Asked if there was more pace to come from the A521, Alonso replied: “I think we have something in the pocket to be honest because the balance is different to the test, so we are working around the setup to fine-tune the balance.
“I think we have good ideas for tomorrow, so I’m confident that we can do a good job tomorrow.”
Alonso’s team-mate Esteban Ocon, who finished FP2 a tenth-and-a-half up on the Spaniard, expects the midfield battle to be super tight throughout the season.
“It will be, it will be the whole year I think, detail is going to make the difference again,” he explained.
“But it’s early days, I think the good thing for us is since day one, since we got that new car we’ve been making progress, we’ve been understanding a lot of things, and we’ve been taking the car a step each day.

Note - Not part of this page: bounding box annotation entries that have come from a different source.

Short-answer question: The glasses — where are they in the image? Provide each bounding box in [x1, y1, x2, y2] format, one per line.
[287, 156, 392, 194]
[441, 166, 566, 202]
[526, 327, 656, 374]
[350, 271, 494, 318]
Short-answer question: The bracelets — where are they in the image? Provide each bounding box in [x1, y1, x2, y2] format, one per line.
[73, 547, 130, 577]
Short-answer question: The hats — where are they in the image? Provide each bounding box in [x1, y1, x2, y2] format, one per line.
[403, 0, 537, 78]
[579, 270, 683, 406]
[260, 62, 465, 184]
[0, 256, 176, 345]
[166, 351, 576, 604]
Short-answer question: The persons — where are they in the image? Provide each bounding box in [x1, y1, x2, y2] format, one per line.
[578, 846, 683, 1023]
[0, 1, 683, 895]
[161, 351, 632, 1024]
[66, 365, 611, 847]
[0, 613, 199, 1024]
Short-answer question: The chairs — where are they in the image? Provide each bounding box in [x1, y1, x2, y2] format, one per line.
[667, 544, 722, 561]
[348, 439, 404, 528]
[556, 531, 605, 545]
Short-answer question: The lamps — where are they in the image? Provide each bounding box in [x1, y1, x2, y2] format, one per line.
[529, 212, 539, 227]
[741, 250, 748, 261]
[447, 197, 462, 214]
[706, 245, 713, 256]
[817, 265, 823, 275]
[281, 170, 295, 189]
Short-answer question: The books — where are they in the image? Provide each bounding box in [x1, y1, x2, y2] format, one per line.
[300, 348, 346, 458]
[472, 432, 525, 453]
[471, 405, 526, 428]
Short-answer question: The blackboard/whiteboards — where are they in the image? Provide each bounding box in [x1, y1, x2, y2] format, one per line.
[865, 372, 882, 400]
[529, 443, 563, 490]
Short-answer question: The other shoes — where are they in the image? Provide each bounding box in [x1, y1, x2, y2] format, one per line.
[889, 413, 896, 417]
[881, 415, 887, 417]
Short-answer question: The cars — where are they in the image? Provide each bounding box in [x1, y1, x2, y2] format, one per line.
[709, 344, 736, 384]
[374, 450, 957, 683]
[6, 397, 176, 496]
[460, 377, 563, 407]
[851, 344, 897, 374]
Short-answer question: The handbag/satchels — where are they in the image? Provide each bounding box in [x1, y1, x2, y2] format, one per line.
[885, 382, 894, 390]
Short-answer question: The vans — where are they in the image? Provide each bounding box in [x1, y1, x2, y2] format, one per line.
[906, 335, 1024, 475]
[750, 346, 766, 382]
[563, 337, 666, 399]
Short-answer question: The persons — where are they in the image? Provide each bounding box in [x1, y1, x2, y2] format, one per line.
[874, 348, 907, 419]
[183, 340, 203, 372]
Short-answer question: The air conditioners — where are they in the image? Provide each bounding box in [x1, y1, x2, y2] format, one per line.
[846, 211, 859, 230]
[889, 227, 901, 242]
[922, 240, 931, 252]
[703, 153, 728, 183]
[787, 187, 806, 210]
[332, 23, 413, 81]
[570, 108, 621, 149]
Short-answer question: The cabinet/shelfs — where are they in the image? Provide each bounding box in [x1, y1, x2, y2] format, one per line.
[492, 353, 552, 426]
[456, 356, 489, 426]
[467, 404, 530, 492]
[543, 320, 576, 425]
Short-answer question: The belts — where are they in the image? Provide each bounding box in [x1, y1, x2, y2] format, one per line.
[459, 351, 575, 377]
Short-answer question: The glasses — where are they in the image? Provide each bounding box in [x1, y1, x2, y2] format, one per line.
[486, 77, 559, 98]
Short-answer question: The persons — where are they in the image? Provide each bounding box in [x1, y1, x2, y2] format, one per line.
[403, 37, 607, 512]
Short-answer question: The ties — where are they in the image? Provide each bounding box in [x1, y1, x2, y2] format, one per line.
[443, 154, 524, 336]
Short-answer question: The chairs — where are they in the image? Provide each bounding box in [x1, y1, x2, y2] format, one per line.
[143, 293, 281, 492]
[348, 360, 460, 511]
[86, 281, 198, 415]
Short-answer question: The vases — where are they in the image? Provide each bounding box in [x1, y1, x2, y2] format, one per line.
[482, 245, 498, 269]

“Obviously what it is important is tomorrow so that is what we are going to try to push and be competitive.
“The aim is to be competitive, is to fight in the top 10. We want to score points, we want to be in that Q3, it’s going to be hard but we’re going to push now.”
Asked if the top 10 was a realistic target both for qualifying and the race, Ocon said: “Definitely. We have the capability in our hands, we need to get the maximum out of the car and it is tomorrow that we can do it.”
For 2021 there has been an hour shaved off the overall testing time, with the two sessions cut from 90 minutes to 60, but Ocon is a fan of this format.
“Quite challenging, but I like the format because I think you can focus more on the details,” he explained.
“Obviously you have less runs, less laps to analyse, so I think you can be more precise on what you do, so it is a little bit easier I feel and I like the format.”